On Wednesday, September 12, 2012 1:30:44 AM UTC-6, Andrzej Kozlowski wrote: > As I have written before, I don't think this is an appropriate space for > > explaining the basic ideas on modern philosophy to people who clearly > > have never heard of them.
Of course I've heard of them. But I don't consider mid 20th century "modern" here. Science and mathematics have changed drastically in the last century: philosophy hasn't yet fully digested these developments. However, philosopher/mathematicians like Hersh have made very significant advances in "humanist" mathematical philosophy.

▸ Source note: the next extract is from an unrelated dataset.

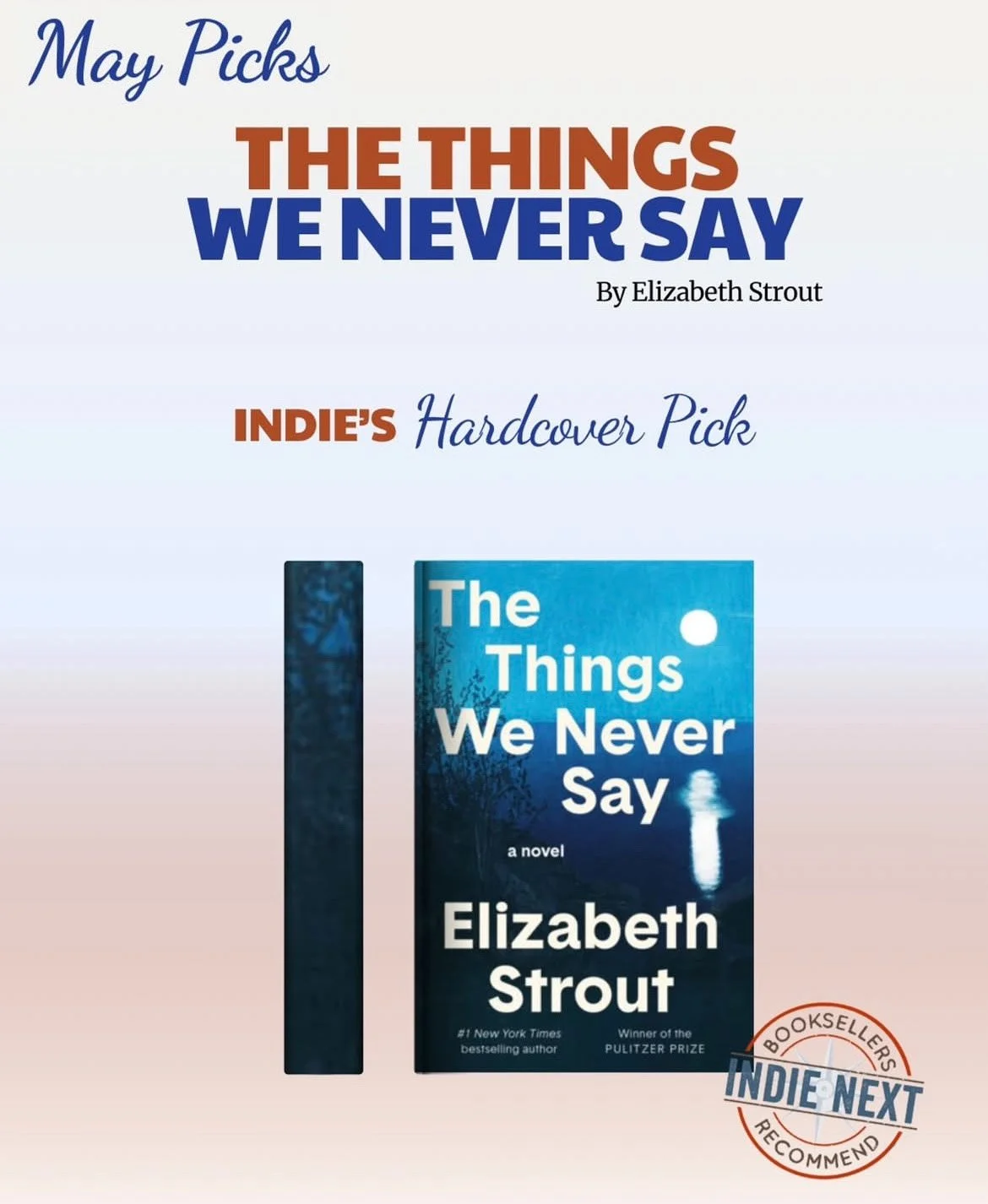 Indie Next Hardcover Pick slide from Instagram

Quine is an interesting fantasist, but I can't consider him any more reliable as a guide to reality than, say, J. R. R. Tolkien. He utterly misunderstands physics. An ontological commitment to the existence of real numbers is certainly unnecessary to a physicist. Real numbers present serious difficulties to physics. We must carefully step around these problems. This has caused a number of physicists (including one who should be well known here) to seek discrete models of "fundamental" physics. From my perspective, approximate numbers are much truer to physics than mathematical reals. But approximation is toxic to much mathematics, and we also like to tap the power of the exact. So we wander from realistic approximation into the unrealism of mathematical "real" numbers and back. Mathematica is an extremely useful tool for this kind of journey: that's why I'm here. But we are also constantly reminded here of the difficulties of mixing exact mathematical reasoning with realistic approximation.
As Hersh points out, part of the difficulty is that there are different kinds of existence. In physics, we frequently "throw out" solutions to the math when they violate informal conditions like causality. Such solutions "exist" in the mathematical sense, but since the correspond to behavior that is never observed in the physical world they do not "exist" in the physical sense.
> It might (or might not) become clear what I have been hinting at: that > > is that the idea of a sharp distinction between "experiment" and > > "theory" etc. are illusionary.
That's very much a theorist's ideology. This is why it is advisable to keep theorists away from dangerous machinery ;-)
"In theory there is no difference between theory and practice. In practice there is." Regardless of the attribution you choose (Einstein, Berra, ...), this is wisdom.
> There is no > point repeating all this stuff on a forum devoted to Mathematica.
The original issue of this thread was education. A philosophy that cannot distinguish between reality and hallucination is useless here. But, if we can understand mathematics as a human social construct, we can connect it to human social activities like education.